Aktualności

« poprzedni  |  powrót do listy  |  następny »

Koniec batalii o udziały w Kompanii Piwowarskiej

22.07.2004

Lubelscy plantatorzy chmielu, którzy za półdarmo sprzedali w 1999 roku swoje akcje Browarów Tyskich oszustom, po pięcioletniej batalii w sądach odzyskują stracone pieniądze.
Tzw. afera chmielowa wybuchła w 1999 roku. Do kilkunastu podlubelskich plantatorów, którzy ze względu na wieloletnie dostawy chmielu otrzymali bezpłatnie od skarbu państwa darmowe akcje prywatyzowanych Browarów Tyskich, zgłosili się udziałowcy spółki Spektrum. Przekonywali, że akcje szybko tracą na wartości i zaproponowali odkupienie pakietów po ok. 23 tys. zł za każdy. Przekonali kilkanaście osób, które sprzedały im akcje. Kilka dni po transakcji plantatorzy przeżyli szok - dostali ofertę kupna akcji od większościowych udziałowców Kompanii Piwowarskiej (powstała z połączenia Browarów Tyskich z Lechem) za... 367 tys. zł.

Udziałowcem spółki Spektrum był m.in. Janusz P. szef Krajowego Związku Plantatorów Chmielu w Lublinie.

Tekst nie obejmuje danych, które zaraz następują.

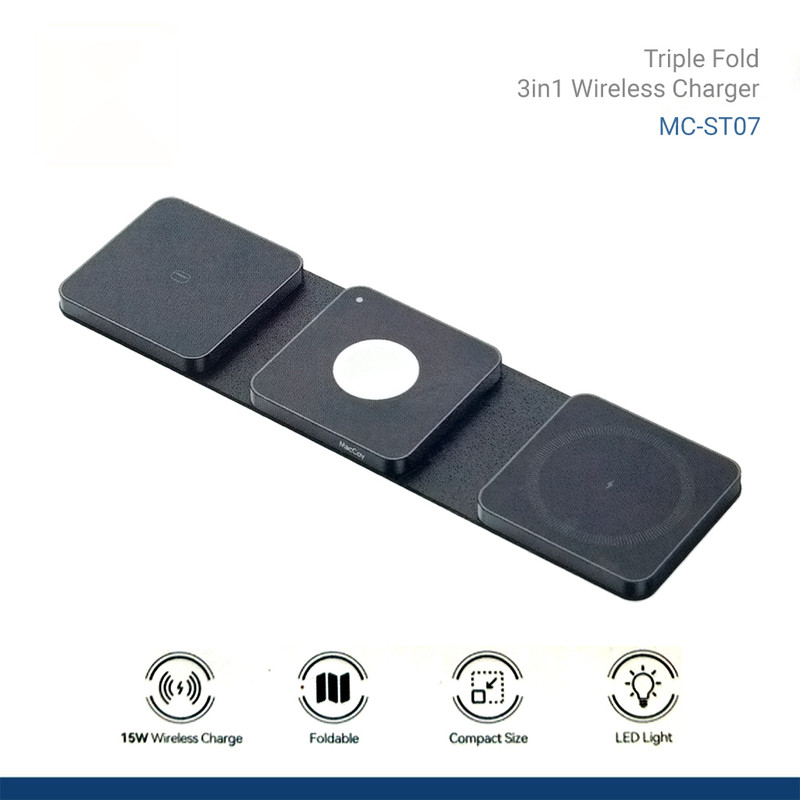 داک شارژر بیسیم 15 وات 3 پورت مک کوی مدل ST-07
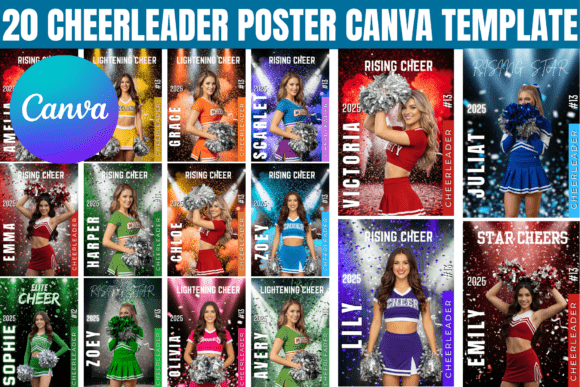 Download 20 Cheerleader Poster Canva Template - Template Collection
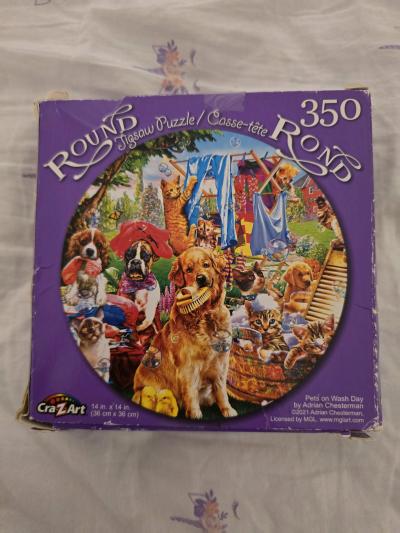 like new round dog Jigsaw Puzzle - Thumbnail 2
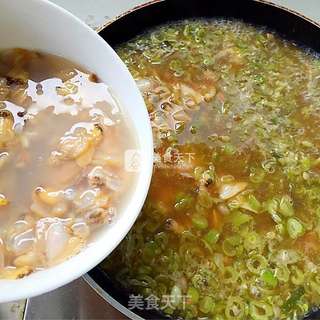 芸豆蚬子打卤面的做法步骤:7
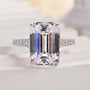 Louily Captivating Emerald Cut Engagement Ring - louilyjewelry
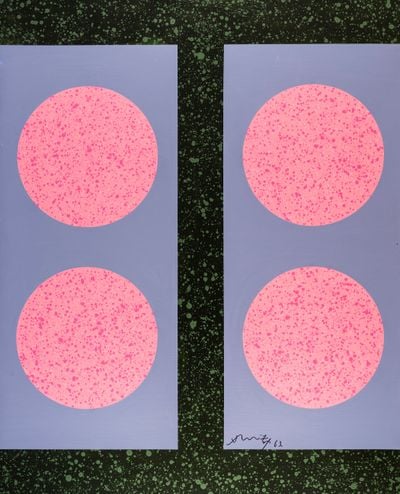 Hsiao Chin, Four Yuan-2 (1963). Acrylic on canvas. 160 x 130 cm.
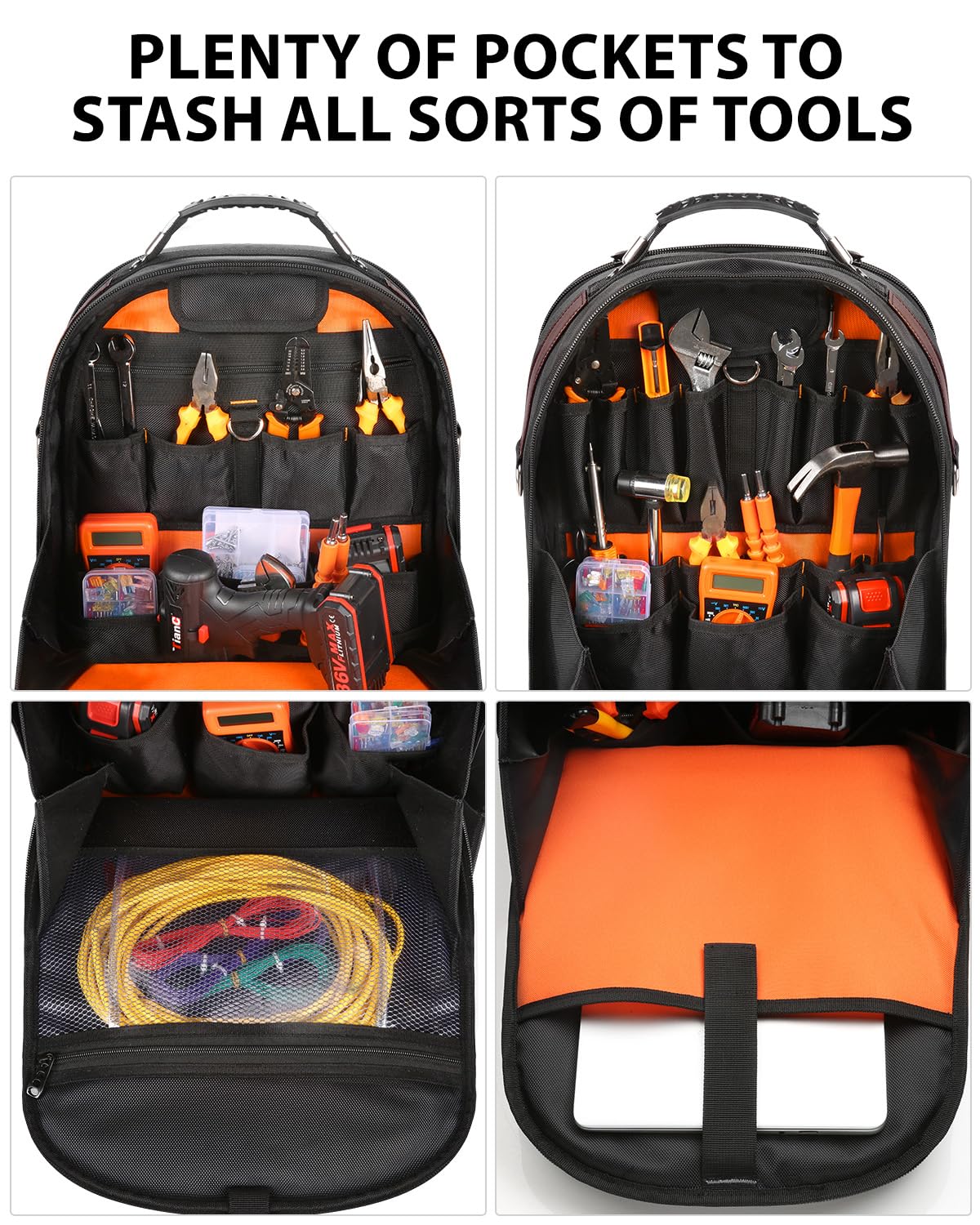 Sac à dos à outils robuste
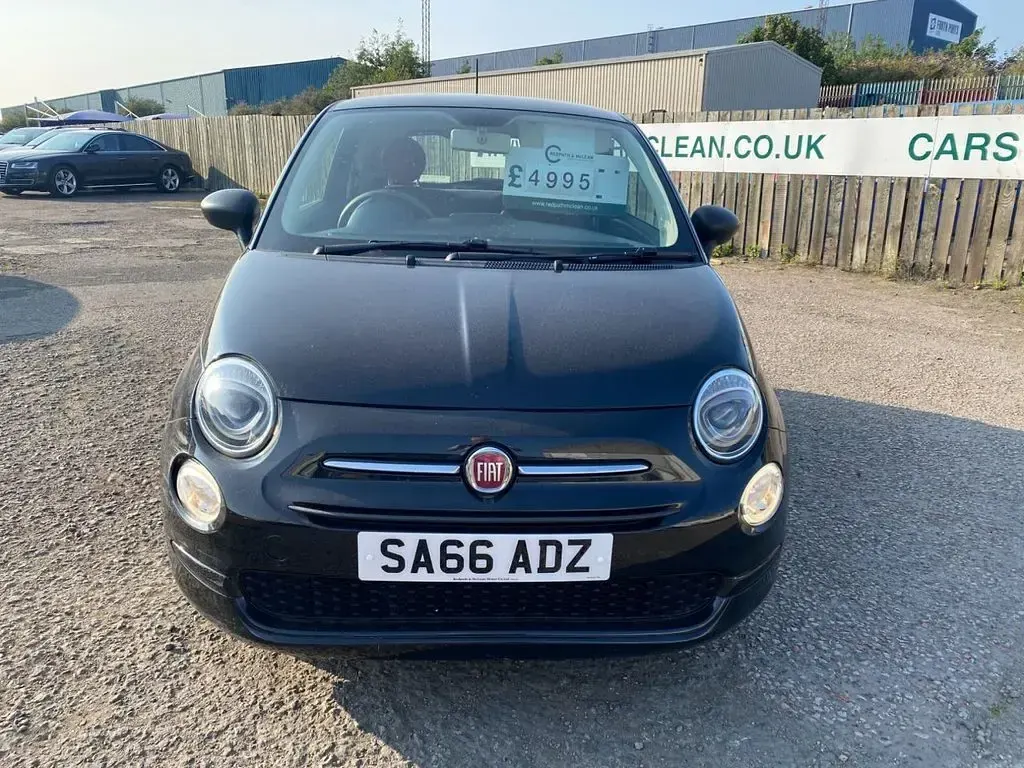 Used Fiat 500 Pop 69 HP (50 kW) 2016 Black Hatchback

Wśród tych, którzy sprzedali akcje spółce zawrzało. Twierdząc, że zostali oszukani, złożyli doniesienie do prokuratury. Prokuratura oskarżyła udziałowców spółki Spektrum o oszustwo. Sprawa toczy się w tej chwili przed lubelskim Sądem Rejonowym, jej końca jak na razie nie widać.

Plantatorzy zdecydowali się dochodzić swoich racji nie tylko w prokuraturze, ale też przed sądem cywilnym. Domagają się unieważnienia oszukańczej transakcji, powołując się m.in. na fakt, że byli wprowadzeni w błąd. Spółka Spektrum próbowała w międzyczasie sprzedać akcje, jednak dzięki szybkiej akcji plantatorów i Kompanii Piwowarskiej udziałowcy spółki nie dostali pieniędzy za udziały w piwnym interesie - leżą w depozycie i czekają na wynik sądowego sporu.

Sprawy do sądu wniosło w sumie 13 osób. Właśnie zapadł prawomocny wyrok w pierwszej sprawie, pozostałych 12 zapadnie wkrótce. Lubelski Sąd Apelacyjny uznał, że umowa sprzedaży akcji jest nieważna, a Sąd Najwyższy nawet nie chciał zająć się kasacją. - Teraz plantatorowi pozostało oficjalnie wystąpienie o przekazanie mu pieniędzy za akcje - mówi reprezentujący plantatorów w sądzie mecenas Sławomir Bartnik. Plantator otrzyma więcej niż proponowali mu udziałowcy Kompanii Piwowarskiej. Z wyceny biegłych wynika, że pakiet akcji w momencie, kiedy sprzedawała go spółka Spektrum, był wart ponad 800 tys. zł.